March 01, 2013
On Fri, 01 Mar 2013 16:28:08 -0500, cvk012c <cvk012c@motorolasolutions.com> wrote:

> On my hardware with -inline options it now takes about 15 secs which is still slower than Python but with both -inline and -noboundscheck it takes 13 secs and finally beats Python.
> But I still kind of disappointed because I expected a much better performance boost and got only 7%. Counting that Python is not the fastest scripting language I think that similar Perl and Java scripts will outperform D easily.
> Thanks Andrei and simendsjo for a quick response though.

Phobos kind of refuses to treat strings like arrays of characters, it insists on decoding.

With DMD and a hand-written splitter, it takes 6 seconds instead of 10 on my system (64-bit macosx).

struct MySplitter
{
    private string s;
    private string source;
    this(string src)
    {
        source = src;
        popFront();
    }

    @property string front()
    {
        return s;
    }

    @property bool empty()
    {
        return s.ptr == null;
    }

    void popFront()
    {
        s = source;
        if(!source.length)
        {
            source = null;
        }
        else
        {
            size_t i = 0;
            bool found = false;
            for(; i + 1 < source.length; i++)
            {
                if(source[i] == '\r' && source[i + 1] == '\n')
                {
                    found = true;
                    break;
                }
            }
            s = source[0..i];
            if(found)
                source = source[i + 2..$];
            else
                source = source[$..$];
        }
    }
}

I'm sure splitter could be optimized to do the same thing I'm doing.

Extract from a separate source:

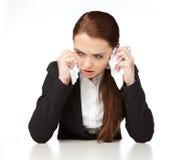 Jeune femme s'asseyant à un bureau, avec la grimace de la colère Photo stock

Probably can reduce that a bit using pointers instead of strings.

-Steve
March 01, 2013
On 3/1/13 5:31 PM, Steven Schveighoffer wrote:
> Phobos kind of refuses to treat strings like arrays of characters, it
> insists on decoding.

There's no decoding in find and splitter as far as I remember.

Andrei
March 01, 2013
On Fri, 01 Mar 2013 17:35:04 -0500, Andrei Alexandrescu <SeeWebsiteForEmail@erdani.org> wrote:

> On 3/1/13 5:31 PM, Steven Schveighoffer wrote:
>> Phobos kind of refuses to treat strings like arrays of characters, it
>> insists on decoding.
>
> There's no decoding in find and splitter as far as I remember.

Looking at splitter, it uses skipOver to skip over the separator, and that seems to call R.front and R.popFront.  Actually, it calls it for both the source string and the separator.

Maybe fixing skipOver would fix the problem?  Or don't call skipOver at all, since find isn't doing decoding, why do decoding when skipping the separator?

I still feel we need a specialized string type...

-Steve
March 01, 2013
On 3/1/13 5:47 PM, Steven Schveighoffer wrote:
> On Fri, 01 Mar 2013 17:35:04 -0500, Andrei Alexandrescu
> <SeeWebsiteForEmail@erdani.org> wrote:
>
>> On 3/1/13 5:31 PM, Steven Schveighoffer wrote:
>>> Phobos kind of refuses to treat strings like arrays of characters, it
>>> insists on decoding.
>>
>> There's no decoding in find and splitter as far as I remember.
>
> Looking at splitter, it uses skipOver to skip over the separator, and
> that seems to call R.front and R.popFront. Actually, it calls it for
> both the source string and the separator.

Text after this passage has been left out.